Route: Rivals to Lovers.
The Manager: Kieran/Kiera Walker [M/F] — Probably one of the few reasons you’re still where you are. With a keen mind, a sharp eye for detail, and an even sharper tongue, K has never taken it easy on you, and they’re definitely not doing so now. While pragmatic about their approach, they’re not afraid to tell you what they think, when the time calls for it, which is something that’s definitely caused some tension in the past. Still, you don’t know what you’d do without them; as they’ve stayed steadily by your side through it all. And you don’t think they’re going anywhere anytime soon.
Route: Slow Burn.
The Director: Spencer Hale [M/F] — Last Laugh, the title of the movie you’re now part of, is the passion project that Spencer has been working on for years; trying tirelessly to get it to the silver screen. You would know— after all you were there when they began to write it back in college. Despite not having seen them in years, the gentle look in their eyes hasn’t shifted in the slightest; even if it is a bit more wary now, they don’t hesitate in offering you the same level of kindness as before. Though, even that, still feels different, wrong somehow. Can you recover what’s been lost between you? Or will you forever be two ships passing in the night?
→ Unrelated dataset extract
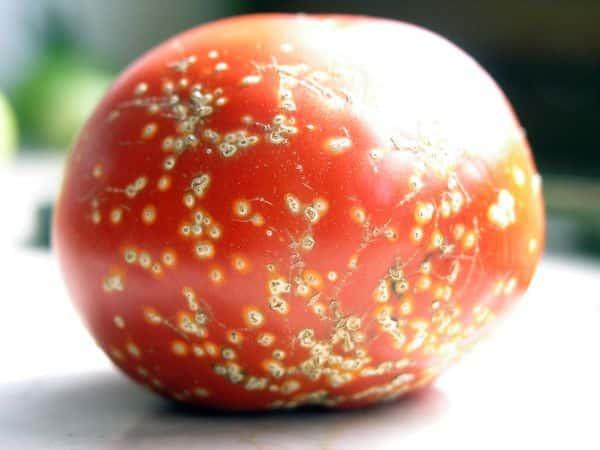 Rak bakteryjny pomidora
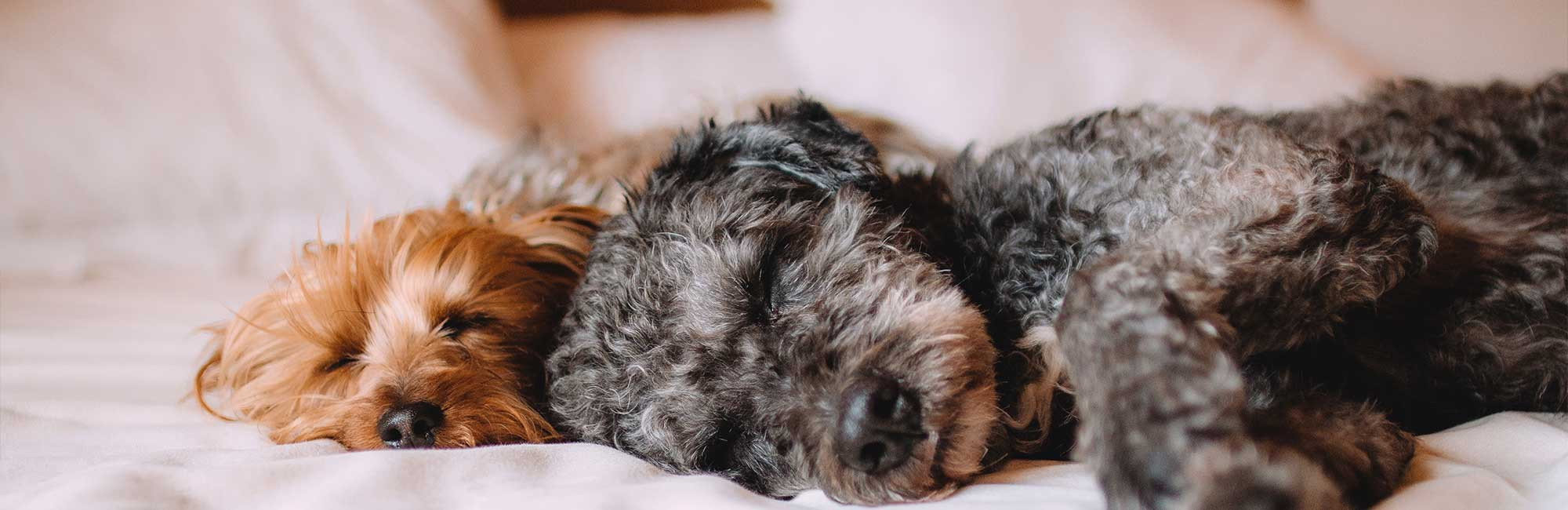 pet friendly hotels in tampa - 2 dogs napping on bed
Route: Ex-Best Friend/Lover (can choose if they were your lover or not) || Second Chances
The Newcomer: Cameron/Carmen Rivera [M/F] — An up-and-coming star within Hollywood from the music scene. Having wanted to take a shot at the silver screen for years it’s only with this project that they’ve finally been given the chance— cast as your love interest, no less. You’re not too sure what to make of them. From everything you’ve read they’re sunshine incarnate, with a beaming smile always on their lips, that completely contradicts the darker colors that they typically wear. Something tells you, an almost bone deep intuition, that they’re an array of contradictions all rolled up into one package. Will you ever be able to uncover any of them?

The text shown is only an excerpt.